» Rows from a dataset:
┌────────

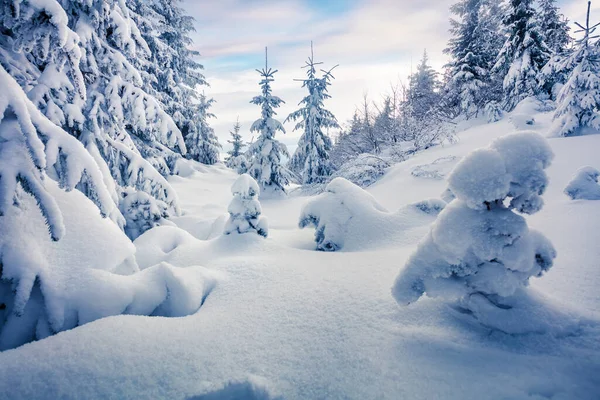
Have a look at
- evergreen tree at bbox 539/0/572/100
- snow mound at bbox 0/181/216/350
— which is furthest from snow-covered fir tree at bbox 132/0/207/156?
evergreen tree at bbox 539/0/572/100

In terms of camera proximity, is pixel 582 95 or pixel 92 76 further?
pixel 582 95

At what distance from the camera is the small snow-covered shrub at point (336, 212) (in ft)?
22.4

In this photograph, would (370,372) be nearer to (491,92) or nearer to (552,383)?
(552,383)

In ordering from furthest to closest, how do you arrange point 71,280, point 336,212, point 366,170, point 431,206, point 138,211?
point 366,170 → point 138,211 → point 336,212 → point 431,206 → point 71,280

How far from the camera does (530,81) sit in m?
18.9

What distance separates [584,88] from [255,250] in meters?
14.7

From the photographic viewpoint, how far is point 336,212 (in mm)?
7254

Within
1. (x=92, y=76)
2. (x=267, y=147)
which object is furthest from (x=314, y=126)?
(x=92, y=76)

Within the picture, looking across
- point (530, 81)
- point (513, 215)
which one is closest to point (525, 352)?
point (513, 215)

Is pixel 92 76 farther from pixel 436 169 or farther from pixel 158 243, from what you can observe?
pixel 436 169

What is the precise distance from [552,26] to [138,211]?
3170cm

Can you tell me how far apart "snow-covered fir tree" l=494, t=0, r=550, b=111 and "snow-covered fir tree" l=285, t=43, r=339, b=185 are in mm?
12897

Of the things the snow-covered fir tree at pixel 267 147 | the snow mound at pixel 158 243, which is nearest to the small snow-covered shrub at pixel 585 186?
the snow mound at pixel 158 243

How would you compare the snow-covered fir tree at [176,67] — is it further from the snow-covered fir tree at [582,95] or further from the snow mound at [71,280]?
the snow-covered fir tree at [582,95]
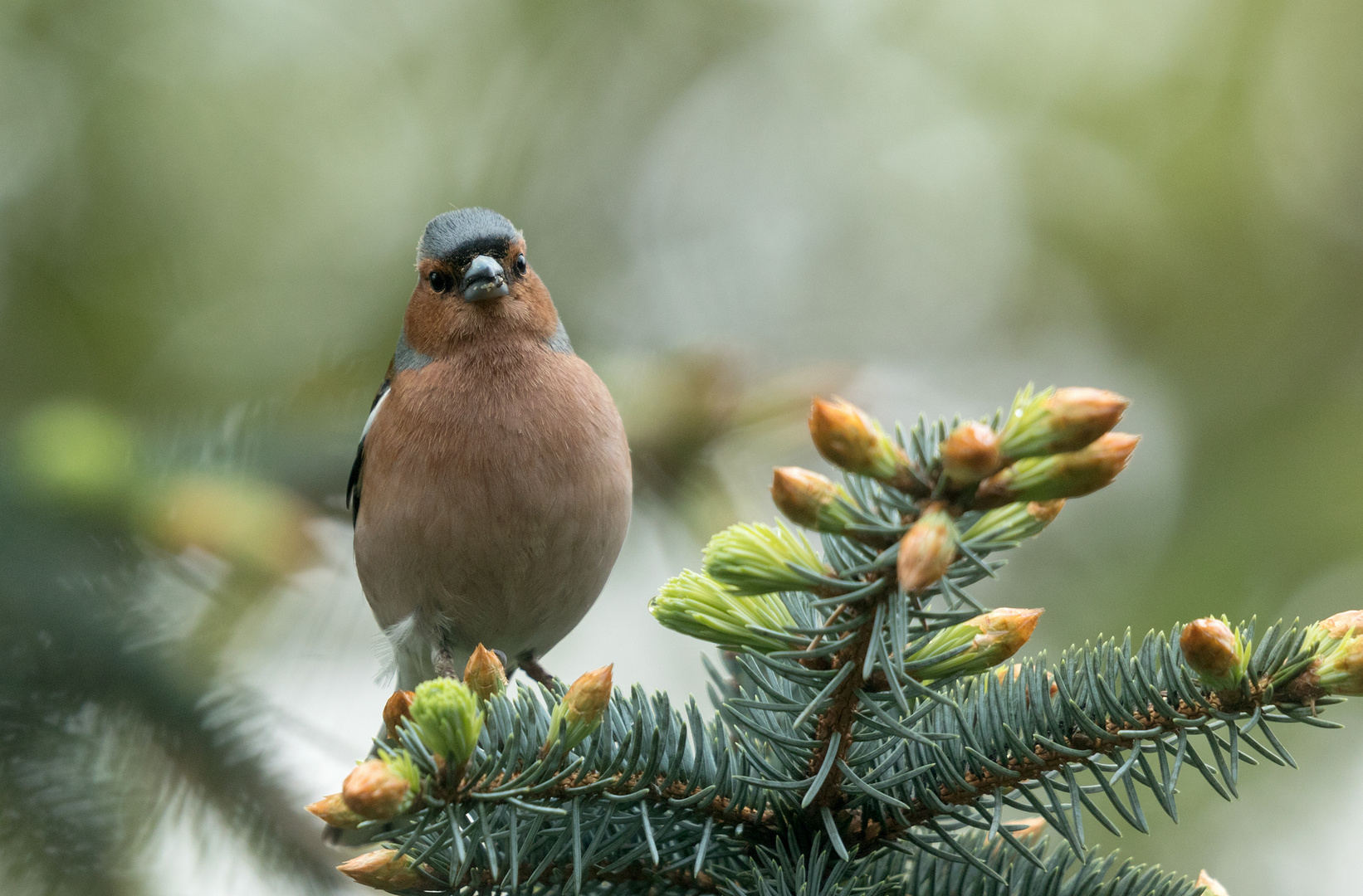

└────────

» Brief: Update the listing above by replacing each "camera" with "viewer" and leaving everything else unchanged. Leave the pictures out of your answer.

» The response:
Have a look at
- evergreen tree at bbox 539/0/572/100
- snow mound at bbox 0/181/216/350
— which is furthest from snow-covered fir tree at bbox 132/0/207/156?
evergreen tree at bbox 539/0/572/100

In terms of viewer proximity, is pixel 582 95 or pixel 92 76 further?
pixel 582 95

At what distance from the viewer is the small snow-covered shrub at point (336, 212) (in ft)?
22.4

In this photograph, would (370,372) be nearer to (491,92) or nearer to (552,383)?
(552,383)

In ordering from furthest to closest, how do you arrange point 71,280, point 336,212, point 366,170, point 431,206, point 138,211?
point 366,170 → point 138,211 → point 336,212 → point 431,206 → point 71,280

How far from the viewer does (530,81) sit in m?
18.9

What distance separates [584,88] from [255,250] in meters?
14.7

From the photographic viewpoint, how far is point 336,212 (in mm)?
7254

Within
1. (x=92, y=76)
2. (x=267, y=147)
which object is furthest from (x=314, y=126)?
(x=92, y=76)

Within the picture, looking across
- point (530, 81)
- point (513, 215)
which one is closest to point (525, 352)?
point (513, 215)

Is pixel 92 76 farther from pixel 436 169 or farther from pixel 158 243, from what you can observe?
pixel 436 169

What is the precise distance from [552,26] to [138,211]?
3170cm

Can you tell me how far apart "snow-covered fir tree" l=494, t=0, r=550, b=111 and "snow-covered fir tree" l=285, t=43, r=339, b=185 are in mm?
12897

Of the things the snow-covered fir tree at pixel 267 147 | the snow mound at pixel 158 243, which is nearest to the small snow-covered shrub at pixel 585 186?
the snow mound at pixel 158 243

How would you compare the snow-covered fir tree at [176,67] — is it further from the snow-covered fir tree at [582,95] or further from the snow mound at [71,280]?
the snow-covered fir tree at [582,95]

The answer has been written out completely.